House Bipartisan Group Urges Leadership to Reject Proposed PALTC Medicare Physician Fee Schedule Cuts
Ninety three bipartisan members of the House of Representatives have called on House leadership to protect patients and medical professionals by waiving pending rate cuts to Medicare and Medicaid services. The letter also urged Speaker Nancy Pelosi (D-CA) and Minority Leader Kevin McCarthy (R-CA) to require the Centers for Medicare & Medicaid Services (CMS) to study how COVID-19 has impacted access to critical health services in underserved urban and rural Health Professional Shortage Areas.
“Through no fault of their own, millions of patients across America who rely on Medicare and Medicare will have their healthcare endangered due to arbitrary cuts to critical medical services,” said Rep. Bobby Rush (D.-IL), who leads the bipartisan coalition. “Moreover, thousands of healthcare specialists, particularly those in urban and rural areas, will be in danger of losing their jobs as a result. This is completely unacceptable, especially as our country continues to combat the COVID-19 pandemic.”

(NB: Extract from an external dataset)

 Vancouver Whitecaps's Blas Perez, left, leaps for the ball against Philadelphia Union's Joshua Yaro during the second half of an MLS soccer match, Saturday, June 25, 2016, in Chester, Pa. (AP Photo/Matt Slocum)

He continued: “Our healthcare system is already under immense pressure due to this dreaded disease, and the implementation of these reckless cuts could potentially be the straw that breaks the camel’s back. That is why I, joined by 92 of my Congressional colleagues, am urging House leadership to protect patients and take swift action to prevent such disastrous cuts. We must also more broadly consider how COVID-19 has impacted access to critical health services in underserved urban and rural Health Professional Shortage Areas.”
CMS’ Medicare Physician Fee Schedule (PFS) rule published in November 2019 increased rates for the office-based evaluation and management (E/M) code set in CY2021. Due to the requirement for budget neutrality, this would result in a significant cut for many providers, across multiple specialties, beginning on January 1, 2021.
The aforementioned letter also urges House leadership to require CMS to study the impact on providers of failing to waive budget neutrality associated with the E/M policy.
AMDA – The Society for Post-Acute and Long-Term Care Medicine opposes the nearly 10% cut to the nursing facility family of services proposed for CY2021. The Society has joined with other organizations to discuss with Congress and CMS ways to prevent these cuts from being finalized. The groups would like to see increases to office-based E&M remain as proposed but have the budget neutrality rule waived so that other services do not see a dramatic decrease.
The Society signed onto several letters earlier this year asking Congress to waive budget neutrality and preserve increases in office-based E&M services.